Before embarking on my odyssey, I gleaned one final bit of advice from Jack. Lesson #5: Have a plan. He emphasized the importance of having a clear business plan before doing anything crazy. So I opened up Excel and soon figured out a way to lose $400. That's right! My first plan already had me in the hole. Starting over, I raised the price tag for my game from $25 to $30 and got rid of some big expenses, most notably setting up a booth at Origins. My revised plan had me clearing a small profit if I managed to keep my costs under control and sell most of the one hundred games I planned to manufacture by hand.
And so, I became a board game manufacturer! The first step was to acquire the raw materials. I needed a nice thick cardboard, some kind of backing material and lots of little wooden cubes and plastic chips. I bought my cardboard, actually coverstock, from Gane Brothers & Lane, a company based in Illinois. It took some email tag to settle all the details, but they proved knowledgeable and willing to help me. I purchased the bits from online retailers. Luckily, I knew someone who would do my printing on the cheap. The materials arrived, and I got to work.
I set up a simple website with a PayPal shopping cart, started a blog of my experiences, registered the game on Boardgamegeek.com and started selling my game. I ended up selling about thirty copies over about three months, several to friends and acquaintances, some to board game clubs and individuals across the country and even a few to people in Europe.
Then I discovered Lesson #6: Expect the unexpected. Unbeknownst to me, one of my games was purchased by Phil Reed of Steve Jackson Games. At the time I did not really know much about Phil or the company, nor did I clearly associate the two. So, when he asked if he could call me to discuss the game, I wasn't quite sure what to make of it. Fortunately, I gave him my number anyway, and he soon called me about publishing Revolution! We signed the contract a few weeks later.

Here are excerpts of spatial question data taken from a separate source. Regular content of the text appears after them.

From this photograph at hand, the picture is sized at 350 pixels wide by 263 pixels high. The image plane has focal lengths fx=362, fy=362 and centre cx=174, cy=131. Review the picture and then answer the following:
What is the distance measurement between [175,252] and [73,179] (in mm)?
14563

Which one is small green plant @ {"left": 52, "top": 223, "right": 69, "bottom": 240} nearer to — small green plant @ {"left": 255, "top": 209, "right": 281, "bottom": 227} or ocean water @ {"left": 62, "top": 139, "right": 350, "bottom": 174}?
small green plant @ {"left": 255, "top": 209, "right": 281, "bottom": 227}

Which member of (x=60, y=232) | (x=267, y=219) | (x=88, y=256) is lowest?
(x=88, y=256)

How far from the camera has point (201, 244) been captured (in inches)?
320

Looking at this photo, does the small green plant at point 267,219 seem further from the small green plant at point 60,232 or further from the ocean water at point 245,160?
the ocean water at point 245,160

Steve Jackson Games has done a wonderful job producing the game. Every small tweak and alteration has only made the game better. The art and materials are beautiful and add to the theme significantly. The rules are easy to understand and well-illustrated. I am extremely pleased with the final game. They have also done a wonderful job promoting the game at conventions and through their vast network of volunteers.

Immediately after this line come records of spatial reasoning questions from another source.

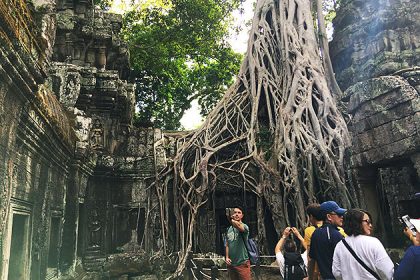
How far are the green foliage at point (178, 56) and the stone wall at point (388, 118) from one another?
5793mm

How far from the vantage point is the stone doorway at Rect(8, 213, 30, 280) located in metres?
2.89

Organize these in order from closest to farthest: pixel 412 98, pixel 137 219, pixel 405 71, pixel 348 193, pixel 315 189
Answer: pixel 412 98
pixel 405 71
pixel 348 193
pixel 315 189
pixel 137 219

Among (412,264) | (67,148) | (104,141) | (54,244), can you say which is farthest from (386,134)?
(104,141)

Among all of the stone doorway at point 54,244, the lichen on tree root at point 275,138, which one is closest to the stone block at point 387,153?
the lichen on tree root at point 275,138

While I am happy with my decision to sell the rights to my game, I'm still a bit curious about how my self-publishing venture would have turned out. I think I could have stuck it out a bit longer, because, as hard as it was, I was living a dream. And I guess that's really what designing games is all about. It's very fulfilling to know that other people, many I don't even know, enjoy playing a game I made. I look forward to creating a few more games before the dream is over. A wise man once said that people only fail if they give up. If you've got a great idea for a game, I leave you with Lesson #7: Don't give up! I hope that you will pursue your dreams with intensity, and I wish you good luck in all your game design endeavors.